„MP3 is dead“ missed the real, much better story:
If you read the news, you may think the MP3 file format was recently officially „killed“ somehow, and any remaining MP3 holdouts should all move to AAC now. These are all simple rewrites of Fraunhofer IIS‘ announcement that they’re terminating the MP3 patent-licensing program. […]
MP3 is no less alive now than it was last month or will be next year — the last known MP3 patents have simply expired. […]
MP3 is very old, but it’s the same age as JPEG, which has also long since been surpassed in quality by newer formats. JPEG is still ubiquitous not because Engadget forgot to declare its death, but because it’s good enough and supported everywhere, making it the most pragmatic choice most of the time.
AAC and other newer audio codecs can produce better quality than MP3, but the difference is only significant at low bitrates. At about 128 kbps or greater, the differences between MP3 and other codecs are very unlikely to be noticed, so it isn’t meaningfully better for personal music collections. For new music, get AAC if you want, but it’s not worth spending any time replacing MP3s you already have. […]

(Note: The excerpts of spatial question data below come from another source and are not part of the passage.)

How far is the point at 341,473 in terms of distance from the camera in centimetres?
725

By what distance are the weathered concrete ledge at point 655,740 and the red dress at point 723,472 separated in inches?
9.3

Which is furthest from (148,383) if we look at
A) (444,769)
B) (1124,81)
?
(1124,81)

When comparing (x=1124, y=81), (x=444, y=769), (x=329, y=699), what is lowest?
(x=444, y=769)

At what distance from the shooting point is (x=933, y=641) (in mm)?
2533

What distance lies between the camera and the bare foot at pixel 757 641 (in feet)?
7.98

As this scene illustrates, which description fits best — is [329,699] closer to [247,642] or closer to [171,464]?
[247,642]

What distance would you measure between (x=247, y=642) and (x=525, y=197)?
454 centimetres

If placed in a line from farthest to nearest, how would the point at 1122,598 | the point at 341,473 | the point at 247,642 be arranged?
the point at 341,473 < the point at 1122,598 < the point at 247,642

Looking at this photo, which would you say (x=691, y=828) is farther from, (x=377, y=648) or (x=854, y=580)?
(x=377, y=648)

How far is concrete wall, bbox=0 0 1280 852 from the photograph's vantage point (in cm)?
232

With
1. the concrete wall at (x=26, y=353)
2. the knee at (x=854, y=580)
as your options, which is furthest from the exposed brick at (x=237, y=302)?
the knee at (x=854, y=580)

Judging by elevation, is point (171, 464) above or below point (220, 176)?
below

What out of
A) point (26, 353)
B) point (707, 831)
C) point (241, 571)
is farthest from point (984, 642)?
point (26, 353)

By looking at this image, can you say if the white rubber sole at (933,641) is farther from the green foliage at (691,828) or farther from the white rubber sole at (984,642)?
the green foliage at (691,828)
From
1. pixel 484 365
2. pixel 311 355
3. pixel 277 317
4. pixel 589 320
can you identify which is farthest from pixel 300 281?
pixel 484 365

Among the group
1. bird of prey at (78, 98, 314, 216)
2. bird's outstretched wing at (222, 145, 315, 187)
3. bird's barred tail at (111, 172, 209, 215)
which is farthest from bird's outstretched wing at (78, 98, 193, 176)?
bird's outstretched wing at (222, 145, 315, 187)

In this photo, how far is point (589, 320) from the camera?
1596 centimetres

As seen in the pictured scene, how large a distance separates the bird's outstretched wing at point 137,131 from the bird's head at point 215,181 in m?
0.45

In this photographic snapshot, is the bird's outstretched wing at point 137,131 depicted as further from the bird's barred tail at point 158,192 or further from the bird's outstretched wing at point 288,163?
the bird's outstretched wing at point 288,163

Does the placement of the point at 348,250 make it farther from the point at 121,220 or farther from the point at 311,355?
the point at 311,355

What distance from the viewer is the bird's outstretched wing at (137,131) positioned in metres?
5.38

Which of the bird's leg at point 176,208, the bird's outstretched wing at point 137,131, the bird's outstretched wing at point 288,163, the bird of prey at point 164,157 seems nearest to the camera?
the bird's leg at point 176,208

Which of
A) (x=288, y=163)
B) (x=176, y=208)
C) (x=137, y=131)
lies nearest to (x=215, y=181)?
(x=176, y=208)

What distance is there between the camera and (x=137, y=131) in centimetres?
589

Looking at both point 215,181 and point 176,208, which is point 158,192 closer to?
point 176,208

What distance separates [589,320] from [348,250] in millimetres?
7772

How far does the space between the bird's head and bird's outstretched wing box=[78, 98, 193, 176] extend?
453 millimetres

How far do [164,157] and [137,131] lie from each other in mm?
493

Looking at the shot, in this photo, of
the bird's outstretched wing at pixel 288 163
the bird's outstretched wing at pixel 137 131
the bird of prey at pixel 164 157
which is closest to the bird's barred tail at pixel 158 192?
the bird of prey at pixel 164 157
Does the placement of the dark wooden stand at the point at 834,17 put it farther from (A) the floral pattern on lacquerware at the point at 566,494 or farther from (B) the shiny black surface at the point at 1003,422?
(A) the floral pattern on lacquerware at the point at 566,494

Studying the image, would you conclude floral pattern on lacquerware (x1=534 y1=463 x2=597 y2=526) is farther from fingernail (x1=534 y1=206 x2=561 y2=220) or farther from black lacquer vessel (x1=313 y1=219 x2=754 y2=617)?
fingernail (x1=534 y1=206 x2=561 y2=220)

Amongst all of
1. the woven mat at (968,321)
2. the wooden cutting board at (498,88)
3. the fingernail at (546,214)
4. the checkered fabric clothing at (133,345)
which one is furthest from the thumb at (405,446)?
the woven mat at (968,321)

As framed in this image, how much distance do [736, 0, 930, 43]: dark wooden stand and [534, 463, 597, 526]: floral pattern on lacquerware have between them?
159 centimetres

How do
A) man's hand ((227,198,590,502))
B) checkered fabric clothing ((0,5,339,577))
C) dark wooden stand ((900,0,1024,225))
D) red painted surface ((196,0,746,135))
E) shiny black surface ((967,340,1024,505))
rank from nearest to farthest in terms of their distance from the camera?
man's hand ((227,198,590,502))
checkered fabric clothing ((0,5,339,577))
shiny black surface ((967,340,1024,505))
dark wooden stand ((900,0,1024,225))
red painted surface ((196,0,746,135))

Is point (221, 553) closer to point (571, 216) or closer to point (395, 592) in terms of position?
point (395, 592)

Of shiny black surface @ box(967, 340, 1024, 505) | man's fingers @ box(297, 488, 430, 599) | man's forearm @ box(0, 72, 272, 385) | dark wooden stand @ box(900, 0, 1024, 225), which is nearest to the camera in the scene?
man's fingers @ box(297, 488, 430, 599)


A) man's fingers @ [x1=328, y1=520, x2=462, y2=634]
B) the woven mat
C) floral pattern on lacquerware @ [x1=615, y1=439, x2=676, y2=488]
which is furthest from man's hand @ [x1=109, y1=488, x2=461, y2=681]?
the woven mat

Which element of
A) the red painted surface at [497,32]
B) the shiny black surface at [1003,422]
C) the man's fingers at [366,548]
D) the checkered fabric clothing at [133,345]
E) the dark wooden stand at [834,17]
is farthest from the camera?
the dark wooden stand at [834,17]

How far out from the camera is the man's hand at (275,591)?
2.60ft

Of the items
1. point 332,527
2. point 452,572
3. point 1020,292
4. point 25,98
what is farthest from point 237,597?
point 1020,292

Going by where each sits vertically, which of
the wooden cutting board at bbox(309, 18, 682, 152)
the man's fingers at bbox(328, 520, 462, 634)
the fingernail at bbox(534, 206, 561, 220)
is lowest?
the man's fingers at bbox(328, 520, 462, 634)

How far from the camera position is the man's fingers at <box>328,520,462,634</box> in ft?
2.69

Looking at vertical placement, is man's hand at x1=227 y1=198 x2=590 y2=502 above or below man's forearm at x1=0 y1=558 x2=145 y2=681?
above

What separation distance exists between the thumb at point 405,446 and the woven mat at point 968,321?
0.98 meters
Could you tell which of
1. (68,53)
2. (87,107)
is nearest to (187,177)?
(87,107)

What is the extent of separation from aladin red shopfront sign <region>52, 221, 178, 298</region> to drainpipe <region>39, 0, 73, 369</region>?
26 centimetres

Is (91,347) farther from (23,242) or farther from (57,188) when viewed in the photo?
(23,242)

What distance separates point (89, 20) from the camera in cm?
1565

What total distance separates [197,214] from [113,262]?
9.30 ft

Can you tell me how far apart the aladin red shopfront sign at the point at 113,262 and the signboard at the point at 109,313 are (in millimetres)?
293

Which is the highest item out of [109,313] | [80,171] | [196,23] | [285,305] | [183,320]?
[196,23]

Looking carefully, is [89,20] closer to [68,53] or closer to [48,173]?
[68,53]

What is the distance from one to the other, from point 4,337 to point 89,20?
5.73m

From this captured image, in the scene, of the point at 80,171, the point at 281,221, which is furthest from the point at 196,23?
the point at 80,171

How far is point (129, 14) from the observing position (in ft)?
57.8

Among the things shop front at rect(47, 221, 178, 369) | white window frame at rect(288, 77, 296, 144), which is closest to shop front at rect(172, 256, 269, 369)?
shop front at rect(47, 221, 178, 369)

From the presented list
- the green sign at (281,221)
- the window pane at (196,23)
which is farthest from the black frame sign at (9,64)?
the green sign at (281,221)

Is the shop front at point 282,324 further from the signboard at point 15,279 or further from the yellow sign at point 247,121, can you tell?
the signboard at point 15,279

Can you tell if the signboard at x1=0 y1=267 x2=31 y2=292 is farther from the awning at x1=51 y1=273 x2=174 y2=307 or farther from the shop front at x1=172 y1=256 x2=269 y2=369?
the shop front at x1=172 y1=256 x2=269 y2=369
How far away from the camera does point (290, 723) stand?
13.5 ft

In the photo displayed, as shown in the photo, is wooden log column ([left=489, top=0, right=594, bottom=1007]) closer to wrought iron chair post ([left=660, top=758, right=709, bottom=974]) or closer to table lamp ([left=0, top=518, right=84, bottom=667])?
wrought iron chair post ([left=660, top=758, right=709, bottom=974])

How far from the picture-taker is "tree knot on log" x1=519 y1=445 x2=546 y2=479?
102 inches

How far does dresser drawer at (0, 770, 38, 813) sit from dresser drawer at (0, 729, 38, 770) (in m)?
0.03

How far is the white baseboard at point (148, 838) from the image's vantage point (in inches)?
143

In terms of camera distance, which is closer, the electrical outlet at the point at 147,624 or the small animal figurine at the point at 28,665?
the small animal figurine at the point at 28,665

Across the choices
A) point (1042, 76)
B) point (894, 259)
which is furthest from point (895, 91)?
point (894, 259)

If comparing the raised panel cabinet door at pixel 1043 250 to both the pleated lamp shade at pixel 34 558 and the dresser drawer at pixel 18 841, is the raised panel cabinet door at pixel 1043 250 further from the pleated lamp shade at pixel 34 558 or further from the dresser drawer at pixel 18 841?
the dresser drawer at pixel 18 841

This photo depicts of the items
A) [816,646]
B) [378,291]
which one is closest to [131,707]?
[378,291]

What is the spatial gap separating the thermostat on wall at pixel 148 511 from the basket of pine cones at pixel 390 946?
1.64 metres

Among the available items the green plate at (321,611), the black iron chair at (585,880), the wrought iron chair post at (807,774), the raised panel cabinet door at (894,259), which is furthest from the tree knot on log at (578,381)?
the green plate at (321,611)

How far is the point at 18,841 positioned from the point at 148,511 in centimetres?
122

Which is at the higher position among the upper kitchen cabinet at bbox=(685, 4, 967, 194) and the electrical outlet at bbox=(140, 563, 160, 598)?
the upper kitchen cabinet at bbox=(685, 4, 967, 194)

Until a few weeks ago, there had never been an audio format that was small enough to be practical, widely supported, and had no patent restrictions, forcing difficult choices and needless friction upon the computing world. Now, at least for audio, that friction has officially ended. There’s finally a great choice without asterisks.
MP3 is supported by everything, everywhere, and is now patent-free. There has never been another audio format as widely supported as MP3, it’s good enough for almost anything, and now, over twenty years since it took the world by storm, it’s finally free.